* Texto de origen *
Cuando hablamos sobre el cuerpo, inmediatamente los dos fueron al cuerpo del actor agregando este aspecto interesante con relación al cuerpo de la audiencia. Recién acaban de hablar de trabajar sobre el cuerpo en un sentido superpuesto, ¿qué es lo que pasa con el cuerpo del público? Uno de los motivos por el cual Roberto Arlt se terminó dedicando al teatro tuvo que ver con eso: cuando vio, en aquel mítico Teatro del Pueblo, ese capítulo de una de sus novelas y vio las reacciones de la gente, algo que él no sabía cómo era, de pronto lo encontró y a partir de ahí se volcó al teatro. Ustedes tienen esa chance, que también es una gran diferencia con el autor de literatura: ven cómo leen, quién tose, en qué momentos se aburren, en qué momentos se enganchan, con qué cosas se ríen. Cuando piensan en el público, si es que piensan en el público, ¿piensan en contra o piensan a favor?

Registros de relaciones espaciales
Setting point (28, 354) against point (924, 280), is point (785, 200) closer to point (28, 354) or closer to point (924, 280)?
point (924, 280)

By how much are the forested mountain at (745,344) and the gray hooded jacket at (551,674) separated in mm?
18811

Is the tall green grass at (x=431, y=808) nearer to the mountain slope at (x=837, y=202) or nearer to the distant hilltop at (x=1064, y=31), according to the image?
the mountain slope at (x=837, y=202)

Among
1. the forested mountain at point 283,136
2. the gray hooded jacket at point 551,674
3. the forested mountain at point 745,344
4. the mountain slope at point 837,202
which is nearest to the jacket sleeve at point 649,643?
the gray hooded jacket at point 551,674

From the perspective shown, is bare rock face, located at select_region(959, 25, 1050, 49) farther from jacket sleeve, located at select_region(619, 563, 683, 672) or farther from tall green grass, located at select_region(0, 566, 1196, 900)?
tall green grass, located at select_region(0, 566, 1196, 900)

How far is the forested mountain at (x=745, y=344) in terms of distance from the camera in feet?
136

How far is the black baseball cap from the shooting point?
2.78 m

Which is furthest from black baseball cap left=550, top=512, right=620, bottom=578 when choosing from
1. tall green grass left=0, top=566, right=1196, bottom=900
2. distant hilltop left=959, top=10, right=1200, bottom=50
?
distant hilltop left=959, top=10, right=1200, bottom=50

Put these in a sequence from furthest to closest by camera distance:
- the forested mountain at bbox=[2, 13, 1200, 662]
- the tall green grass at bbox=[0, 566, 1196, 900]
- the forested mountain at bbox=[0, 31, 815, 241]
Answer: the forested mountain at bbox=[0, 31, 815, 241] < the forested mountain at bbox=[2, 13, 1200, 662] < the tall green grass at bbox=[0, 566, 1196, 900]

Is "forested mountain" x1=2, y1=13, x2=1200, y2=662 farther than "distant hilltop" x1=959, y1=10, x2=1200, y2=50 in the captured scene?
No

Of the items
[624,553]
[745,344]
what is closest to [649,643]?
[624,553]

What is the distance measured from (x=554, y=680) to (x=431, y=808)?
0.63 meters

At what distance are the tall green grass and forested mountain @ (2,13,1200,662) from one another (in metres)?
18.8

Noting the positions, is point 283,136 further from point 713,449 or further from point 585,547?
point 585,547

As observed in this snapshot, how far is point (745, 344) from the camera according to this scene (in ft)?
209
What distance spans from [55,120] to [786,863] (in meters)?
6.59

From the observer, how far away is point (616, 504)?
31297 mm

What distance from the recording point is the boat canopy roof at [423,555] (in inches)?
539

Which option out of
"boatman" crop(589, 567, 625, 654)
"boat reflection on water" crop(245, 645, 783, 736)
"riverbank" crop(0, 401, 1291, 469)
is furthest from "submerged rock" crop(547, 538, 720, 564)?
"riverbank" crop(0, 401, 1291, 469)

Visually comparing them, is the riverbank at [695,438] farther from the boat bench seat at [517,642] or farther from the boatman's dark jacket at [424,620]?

* La tarea *
Transcribe sin cambios el pasaje del texto de origen que comienza en "Cuando hablamos sobre" y termina en "piensan a favor?".

* Respuesta escrita *
Cuando hablamos sobre el cuerpo, inmediatamente los dos fueron al cuerpo del actor agregando este aspecto interesante con relación al cuerpo de la audiencia. Recién acaban de hablar de trabajar sobre el cuerpo en un sentido superpuesto, ¿qué es lo que pasa con el cuerpo del público? Uno de los motivos por el cual Roberto Arlt se terminó dedicando al teatro tuvo que ver con eso: cuando vio, en aquel mítico Teatro del Pueblo, ese capítulo de una de sus novelas y vio las reacciones de la gente, algo que él no sabía cómo era, de pronto lo encontró y a partir de ahí se volcó al teatro. Ustedes tienen esa chance, que también es una gran diferencia con el autor de literatura: ven cómo leen, quién tose, en qué momentos se aburren, en qué momentos se enganchan, con qué cosas se ríen. Cuando piensan en el público, si es que piensan en el público, ¿piensan en contra o piensan a favor?